WHAT THE EXERCISE ASKS:
Present every line of the records below as a numbered list, omitting the blank lines.

(Data items)
»»
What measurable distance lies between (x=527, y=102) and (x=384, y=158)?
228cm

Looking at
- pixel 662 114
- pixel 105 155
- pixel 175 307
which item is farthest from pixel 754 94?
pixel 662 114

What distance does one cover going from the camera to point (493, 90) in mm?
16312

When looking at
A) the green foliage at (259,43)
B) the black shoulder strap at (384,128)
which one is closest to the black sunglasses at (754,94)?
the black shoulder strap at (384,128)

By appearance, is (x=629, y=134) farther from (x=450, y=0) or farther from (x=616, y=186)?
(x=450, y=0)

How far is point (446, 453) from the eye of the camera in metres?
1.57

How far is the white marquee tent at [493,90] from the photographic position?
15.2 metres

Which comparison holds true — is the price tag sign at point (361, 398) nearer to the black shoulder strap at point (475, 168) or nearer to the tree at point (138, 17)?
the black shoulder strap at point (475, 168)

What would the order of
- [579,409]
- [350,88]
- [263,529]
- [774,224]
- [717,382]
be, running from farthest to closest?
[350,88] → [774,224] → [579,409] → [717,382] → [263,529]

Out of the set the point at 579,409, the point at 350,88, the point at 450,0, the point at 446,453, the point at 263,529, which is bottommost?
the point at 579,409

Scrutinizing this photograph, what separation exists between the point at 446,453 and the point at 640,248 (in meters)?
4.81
««
EXERCISE ANSWER:
1. What measurable distance lies between (x=527, y=102) and (x=384, y=158)?
2. 228cm
3. Looking at
4. - pixel 662 114
5. - pixel 105 155
6. - pixel 175 307
7. which item is farthest from pixel 754 94?
8. pixel 662 114
9. What distance does one cover going from the camera to point (493, 90) in mm?
10. 16312
11. When looking at
12. A) the green foliage at (259,43)
13. B) the black shoulder strap at (384,128)
14. which one is closest to the black sunglasses at (754,94)?
15. the black shoulder strap at (384,128)
16. By appearance, is (x=629, y=134) farther from (x=450, y=0) or farther from (x=616, y=186)?
17. (x=450, y=0)
18. How far is point (446, 453) from the eye of the camera in metres?
19. 1.57
20. How far is the white marquee tent at [493,90] from the photographic position?
21. 15.2 metres
22. Which comparison holds true — is the price tag sign at point (361, 398) nearer to the black shoulder strap at point (475, 168) or nearer to the tree at point (138, 17)?
23. the black shoulder strap at point (475, 168)
24. What would the order of
25. - [579,409]
26. - [350,88]
27. - [263,529]
28. - [774,224]
29. - [717,382]
30. be, running from farthest to closest?
31. [350,88] → [774,224] → [579,409] → [717,382] → [263,529]
32. Out of the set the point at 579,409, the point at 350,88, the point at 450,0, the point at 446,453, the point at 263,529, which is bottommost?
33. the point at 579,409
34. Scrutinizing this photograph, what separation exists between the point at 446,453 and the point at 640,248 (in meters)?
35. 4.81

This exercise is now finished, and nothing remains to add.